Nowadays, you can quickly monitor the health and availability of you devices using IPMI. Definitely, the main requirement here is that your device supports Intelligent Platform Management Interface (IPMI). IPMI is a hardware level specification that is software neutral, meaning it is not tied in any way with BIOS and operating systems. One interesting feature is that the IPMI interface can be available even when the system is in the powered-down state. This is possible because inside each IPMI-enabled device, there is a separate device that consumes less power, independent of any other board or software. Nowadays, IPMI is fully supported by most server vendors, and talking about servers, it is usually exposed by the management cards: HP ILO, IBM RSA, Sun SSP, DELL RDAC, and so on.

If you would like to know in detail how IMPI works, since is a standard designed by Intel, you can find the documentation at http://www.intel.com/content/www/us/en/servers/ipmi/ipmi-specifications.html.
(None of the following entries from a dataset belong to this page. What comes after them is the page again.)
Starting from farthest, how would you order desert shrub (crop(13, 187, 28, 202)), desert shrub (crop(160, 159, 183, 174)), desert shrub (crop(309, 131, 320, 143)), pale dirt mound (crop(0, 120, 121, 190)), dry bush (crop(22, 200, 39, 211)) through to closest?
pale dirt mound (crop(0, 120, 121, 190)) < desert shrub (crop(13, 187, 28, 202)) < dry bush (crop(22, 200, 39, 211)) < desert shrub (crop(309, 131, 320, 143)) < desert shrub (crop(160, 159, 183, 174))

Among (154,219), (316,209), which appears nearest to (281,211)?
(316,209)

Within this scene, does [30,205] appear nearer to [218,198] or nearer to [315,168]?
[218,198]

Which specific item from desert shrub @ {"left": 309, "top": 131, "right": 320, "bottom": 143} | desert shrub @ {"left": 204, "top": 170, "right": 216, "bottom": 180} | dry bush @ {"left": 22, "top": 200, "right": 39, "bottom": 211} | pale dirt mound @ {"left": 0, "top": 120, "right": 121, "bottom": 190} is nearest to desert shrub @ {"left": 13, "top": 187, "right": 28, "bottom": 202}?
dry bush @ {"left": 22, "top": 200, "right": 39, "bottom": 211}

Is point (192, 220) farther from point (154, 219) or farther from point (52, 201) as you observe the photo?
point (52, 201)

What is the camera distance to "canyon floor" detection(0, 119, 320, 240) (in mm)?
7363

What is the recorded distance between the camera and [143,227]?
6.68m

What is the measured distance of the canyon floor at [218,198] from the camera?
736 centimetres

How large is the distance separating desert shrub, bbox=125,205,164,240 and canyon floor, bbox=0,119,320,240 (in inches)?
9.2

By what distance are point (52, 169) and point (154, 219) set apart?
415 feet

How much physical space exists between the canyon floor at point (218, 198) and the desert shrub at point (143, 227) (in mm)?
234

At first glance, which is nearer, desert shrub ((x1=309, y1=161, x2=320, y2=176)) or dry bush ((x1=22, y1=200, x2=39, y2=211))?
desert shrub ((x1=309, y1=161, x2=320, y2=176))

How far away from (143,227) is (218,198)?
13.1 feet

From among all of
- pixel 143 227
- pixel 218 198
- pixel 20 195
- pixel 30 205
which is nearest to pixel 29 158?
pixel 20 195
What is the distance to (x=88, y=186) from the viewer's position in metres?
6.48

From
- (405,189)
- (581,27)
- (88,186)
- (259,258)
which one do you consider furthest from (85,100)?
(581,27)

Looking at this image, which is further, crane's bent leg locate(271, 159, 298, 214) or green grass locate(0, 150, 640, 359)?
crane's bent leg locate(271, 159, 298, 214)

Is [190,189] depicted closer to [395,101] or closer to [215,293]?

Obviously, to perform an IPMI check, you need to have compiled Zabbix with IPMI --with-openipmi support, please refer to Chapter 1, Deploying Zabbix.

IPMI uses a request-response protocol over a message-based interface to dialogue with all the device components, but more interesting is that other than retrieving components metrics or accessing the non-volatile system event log, you even can retrieve data from all the sensors installed in your hardware.

The first steps with IPMI

First of all, you need to make sure that you've installed all the required packages; otherwise, you can install them with this command executed from root:

$ yum install ipmitool OpenIPMI OpenIPMI-libs

Now, we can already retrieve temperature metrics using IPMI, for instance, using the following command:

$ ipmitool sdr list | grep Temp
Ambient Temp | 23 degrees C  | ok
CPU 1 Temp   | 45 degrees C  | ok
CPU 2 Temp   | disabled    | ns
CPU 3 Temp   | disabled    | ns
CPU 4 Temp   | disabled    | ns 

Note that in the previous example, we've got three disabled lines as those CPU sockets are empty. As you can see, we can quickly retrieve all the internal parameters via the IPMI interface. Now, it is interesting to see all the possible states that can apply to our IPMI ID, which is CPU 1 Temp, please note that since the IPMI ID contains spaces, we need to use the double quote notation:

$ ipmitool event "CPU 1 Temp" list 
Finding sensor CPU 1 Temp... ok 
Sensor States: 
  lnr : Lower Non-Recoverable 
  lcr : Lower Critical 
  lnc : Lower Non-Critical 
  unc : Upper Non-Critical 
  ucr : Upper Critical 
  unr : Upper Non-Recoverable

Those are all the possible CPU 1 Temp states. Now, IPMI is a simple, read-only protocol, but you can even simulate errors or configure parameters. We are now going to simulate a low-temperature threshold, just to see how this works. Running the following command, you can simulate a -128 degrees Celsius reading:

$ ipmitool event "CPU 1 Temp" "lnc : Lower Non-Critical" 
Finding sensor CPU 1 Temp... ok 
0 | Pre-Init Time-stamp | Temperature CPU 1 Temp | Lower Non-critica l | 
going low | Reading -128 < Threshold -128 degrees C

Now, we can quickly verify that this has been logged in the system event log with:

$ ipmitool sel list | tail -1 
1c0 | 11/19/2008 | 21:38:22 | Temperature #0x98 | Lower Non-critical going low

Tip

This is one is the best nondisruptive tests that we can do to make you aware that it's required to profile read-only IPMI accounts. Using the admin IPMI account, you can reset your management controller, trigger a shutdown, trigger a power-reset, change the boot list, and so on.

Configuring IPMI accounts

To configure an IPMI account, you have essentially two ways:

  • Use the management interface itself (RDAC, ILO, RS, and so on)
  • Using OS tools and then OpenIPMI

First of all, it is better to change the default root password; you can do it with:

$ ipmitool user set password 2 <new_password>

Here, we are resetting the default password for the root account that has the user ID 2.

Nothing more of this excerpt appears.